Als ich hierherkam, dachte ich mir: Du kannst jetzt nicht ein halbes Jahrzehnt nur herumsitzen. Irgendwie muss man sich die Zeit vertreiben. Damals wusste ich ja noch nicht, wie alt ich mal werde. Vielleicht habe ich auch einfach nur gelernt, das Beste aus jeder Situation zu machen. Eine Kriegslehre vielleicht. Ist ja auch nicht wichtig. Jedenfalls habe ich dann, vor fünf Jahren, mit 97, angefangen, Harfe zu spielen. Und zwar Veeh-Harfe, die kann man auch spielen, ohne Noten lesen zu können.
Ich fand das auch gar nicht besonders schwer. Zugegeben, ich kann nicht behaupten, ein Naturtalent gewesen zu sein. Ich war nie besonders musikalisch, ich habe in der Gefangenschaft auch nie im Chor gesungen. Aber ein bisschen Ehrgeiz muss man ja schließlich immer mitbringen. Jeden Montagmorgen ging ich zur Probe der Harfengruppe. Anfangs waren wir zu dritt. Zwei andere Herren und ich. Irgendwann waren wir sieben. Wir lernten, das Instrument richtig zu spielen: Die Harfe leicht nach vorne kippen, die Zeigefinger unter die Saiten schieben, dann mit Gefühl zupfen. Nach der Probe habe ich das Instrument mit auf mein Zimmer genommen und alleine geübt. Erst mal einzelne Viertelnoten, dann kurze Melodien. Irgendwann haben wir mit der Gruppe gemeinsam Volkslieder, Operetten- und Weihnachtslieder gespielt.

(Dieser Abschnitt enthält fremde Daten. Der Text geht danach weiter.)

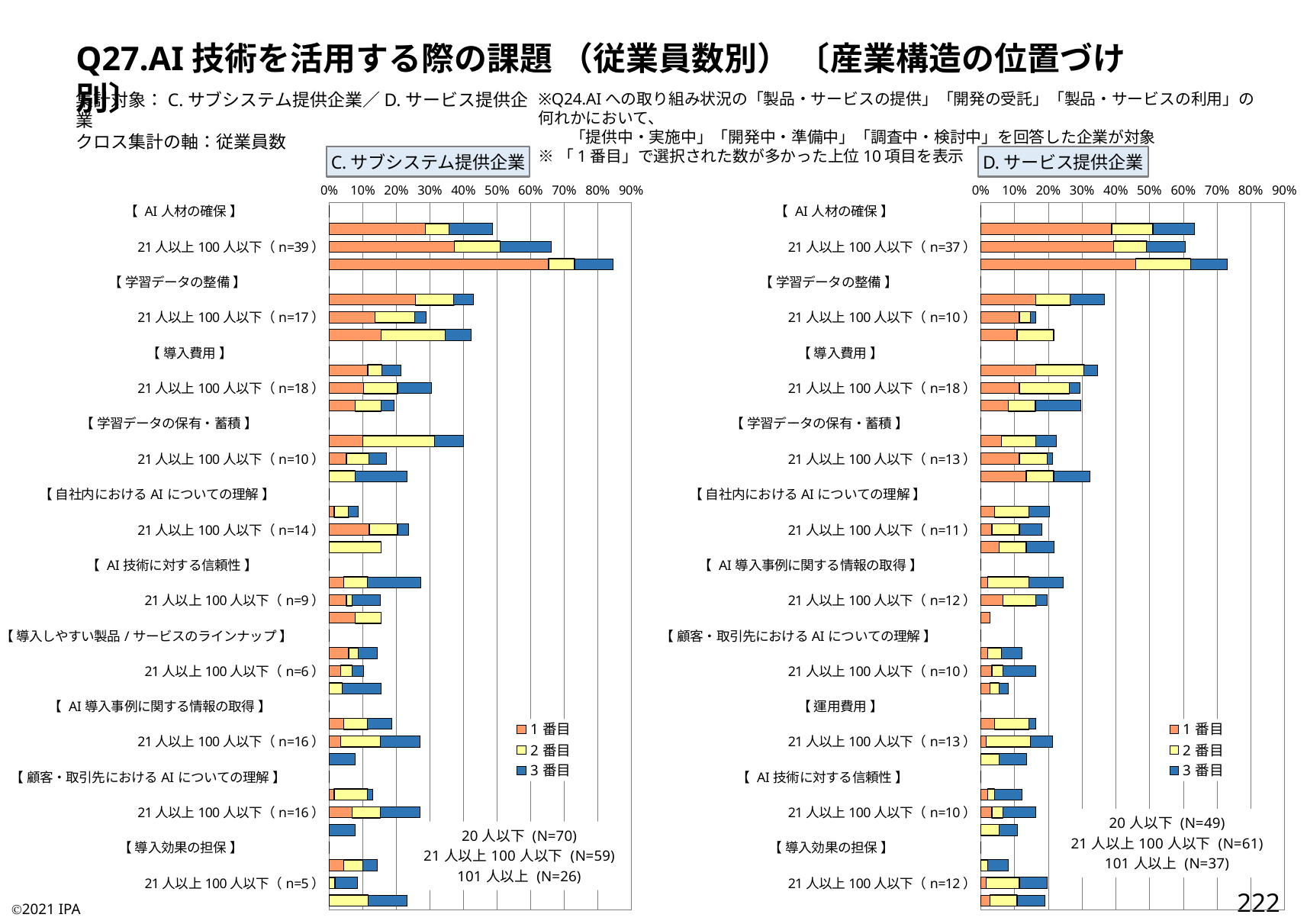
In the left chart (C. サブシステム提供企業), which issue category has the longest total bar for 101人以上? AI人材の確保 In the left chart (C. サブシステム提供企業), under AI人材の確保, which total bar is longer: 20人以下 or 101人以上? 101人以上 In the right chart (D. サービス提供企業), is the total bar for 101人以上 under 学習データの整備 greater or less than 30%? less How many issue categories (bracketed headings) are shown in the right chart (D. サービス提供企業)? 10 In the left chart (C. サブシステム提供企業), is the 1番目 segment for 101人以上 under AI人材の確保 greater or less than 50%? greater What are the legend entries of the left chart (C. サブシステム提供企業)? 1番目, 2番目, 3番目 In the left chart (C. サブシステム提供企業), is the total bar for 101人以上 under AI人材の確保 greater or less than 70%? greater What kind of chart is the left chart titled C. サブシステム提供企業? Stacked bar chart How many series does the legend of the right chart (D. サービス提供企業) list? 3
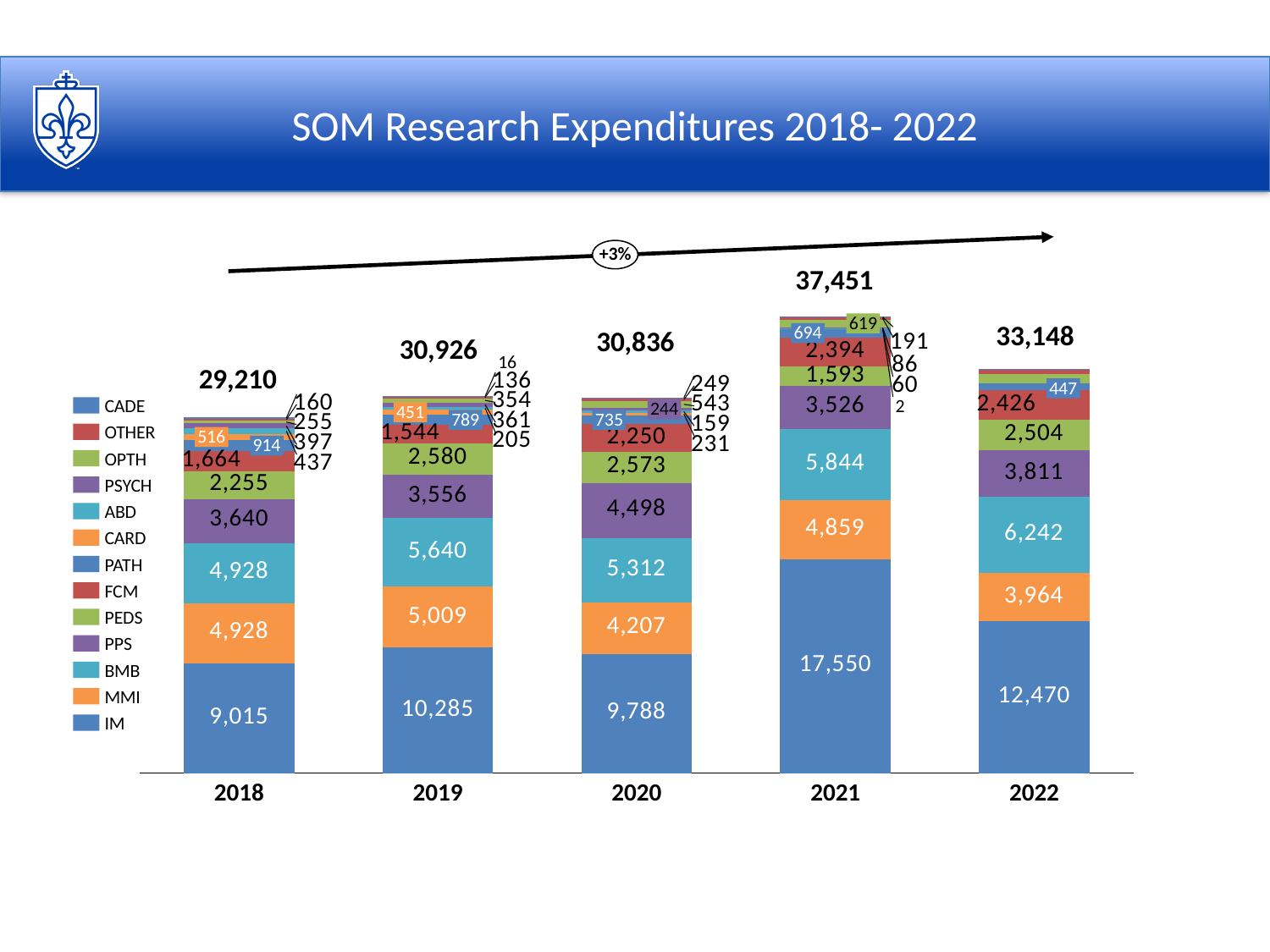
What percentage growth is annotated on the arrow above the bars? +3% How many series does the legend list? 13 What is the total shown above the 2018 bar? 29,210 What is the value of the bottom (IM) segment in the 2022 bar? 12,470 Which year has the lowest total research expenditure? 2018 In which year is the bottom (IM) segment the largest? 2021 How many years are shown on the x axis? 5 Which year has the highest total research expenditure? 2021 Which is larger, the 2019 total or the 2020 total? 2019 total (30,926) What is the difference between the 2021 total (37,451) and the 2018 total (29,210)? 8,241 What is the total research expenditure shown above the 2021 bar? 37,451 What kind of chart is shown on the slide? Stacked bar chart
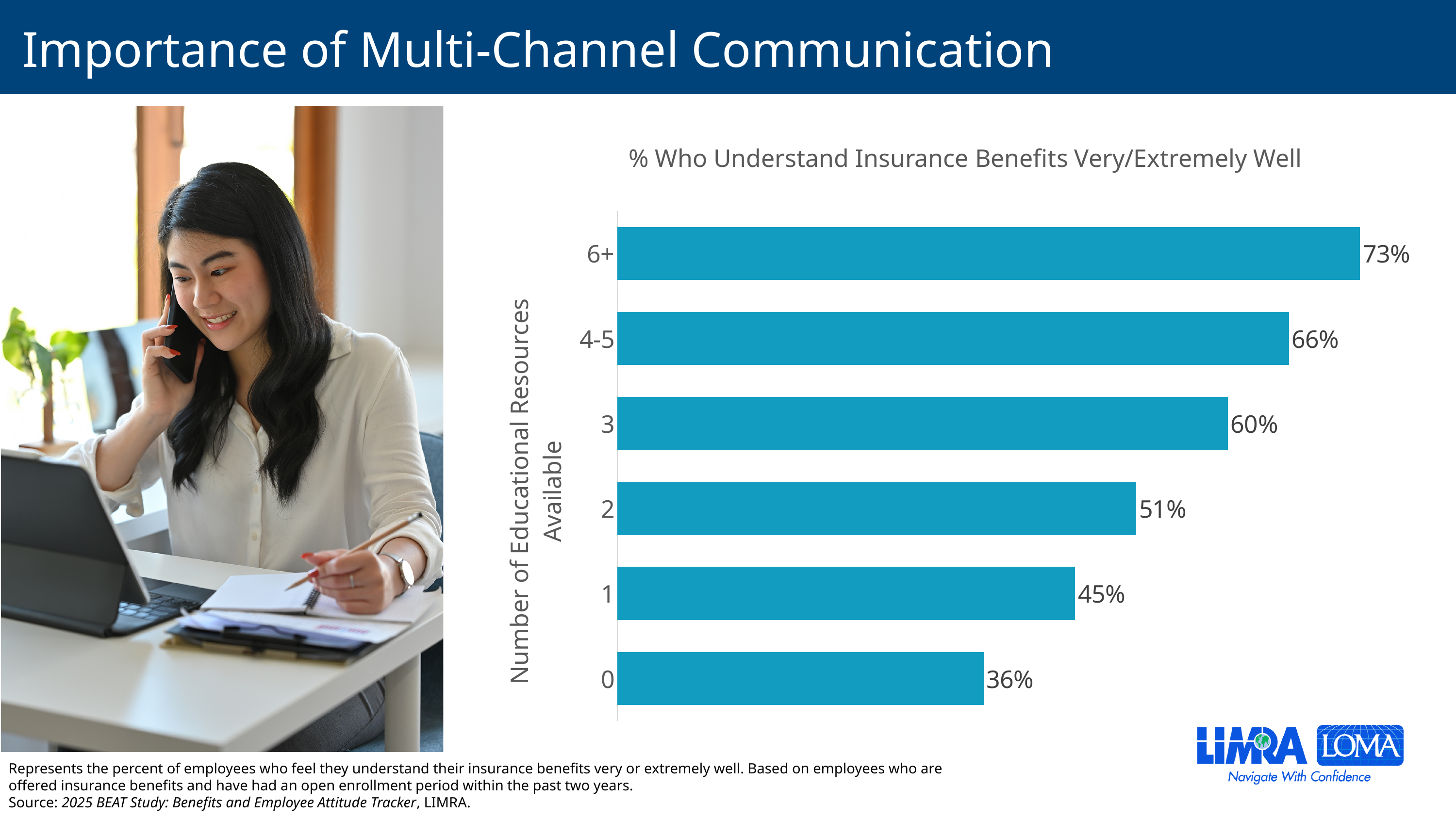
What type of chart is shown on the slide? Bar chart What is the title of the chart? % Who Understand Insurance Benefits Very/Extremely Well How many categories of educational resources are shown on the chart? 6 What is the difference between the values for 4-5 resources and 2 resources? 15 Which number of educational resources category has the highest percentage? 6+ What is the value shown for employees with 0 educational resources available? 36% Do the percentages increase or decrease as the number of educational resources available increases? Increase Which number of educational resources category has the lowest percentage? 0 What percentage of employees with 6+ educational resources available understand their insurance benefits very/extremely well? 73% What is the difference in percentage points between the 6+ category and the 0 category? 37 What percentage is shown for the '3' educational resources category? 60% Which has a higher value: 1 educational resource or 2 educational resources? 2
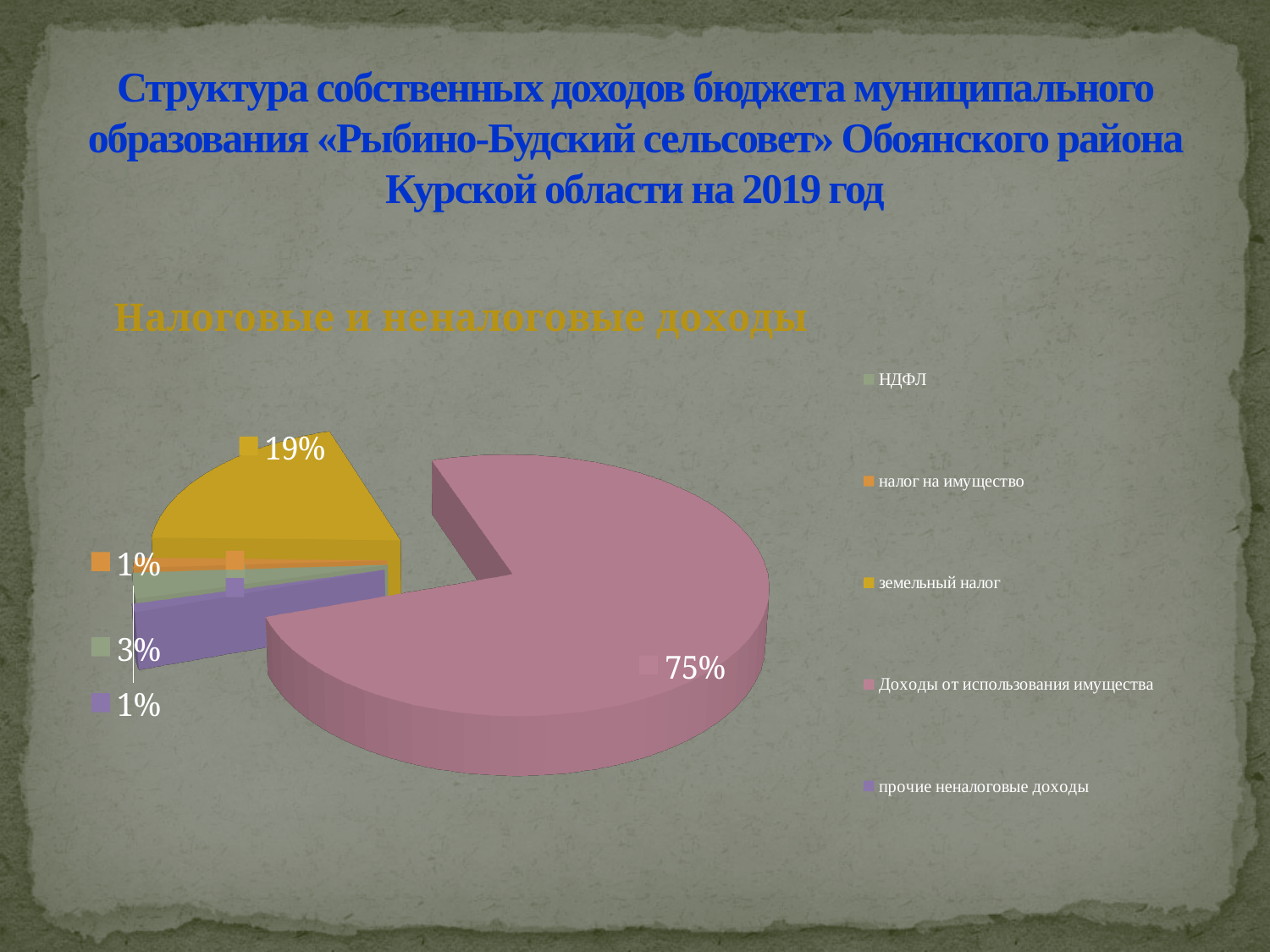
How many categories does the legend list? 5 What is the share for земельный налог? 19% What is the share for Доходы от использования имущества? 75% Which is larger, the share for НДФЛ or the share for налог на имущество? НДФЛ What is the title of the chart? Налоговые и неналоговые доходы What is the share for налог на имущество? 1% What kind of chart is shown on the slide? pie chart What colour is the slice for земельный налог? yellow What is the share for прочие неналоговые доходы? 1% Which category has the largest share of the pie? Доходы от использования имущества What is the difference in percentage points between Доходы от использования имущества and земельный налог? 56 What is the share for НДФЛ? 3%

Und wir haben sie auch ab und zu aufgeführt. Das war eine große Freude. Wir spielten im Kindergarten, beim Gemeindenachmittag oder beim Singfest in der Stadthalle. Dabei achteten wir darauf, gut angezogen zu sein. Trugen allesamt die gleiche Fliege. Das schönste Konzert war das zu meinem 100. Geburtstag. Ich erinnere mich ehrlich gesagt nicht mehr an viel. Nur daran, dass wir gespielt haben. Und die Verwandten waren da. Die hatten mich vorher noch nie spielen sehen. Und wir haben mein Lieblingslied gesungen: Heimat, deine Sterne.
Mit 102 war Schluss. Meine Augen wurden zu schwach. Ich habe alles probiert, um weiterspielen zu können: Vergrößerung, die richtigen Lichtverhältnisse. Aber es ging nicht mehr. Das Musikmachen mochte ich aber keinesfalls aufgeben. Deswegen bin ich froh, dass ich hier so vieles machen kann: Montag der Instrumentalkreis, Dienstag der musikalische Hörkreis, Mittwoch die Musikgruppe, Donnerstag der Chor, Freitag der Volkslieder-Singkreis. Ich gehe überallhin. Und natürlich besuche ich weiterhin jede Probe der Harfengruppe. Dann sitze ich dabei und verfolge die Fortschritte meiner Mitspieler. Und wenn sie einen Fehler machen, dann höre ich das sofort. Ich korrigiere sie dann auch. Höflich natürlich. Und das Gute am Alter ist: Ich vergesse ja auch schnell wieder.
Ach, wenn doch nur meine Augen so gut wären wie meine Ohren. Ich würde noch heute Veeh-Harfe spielen.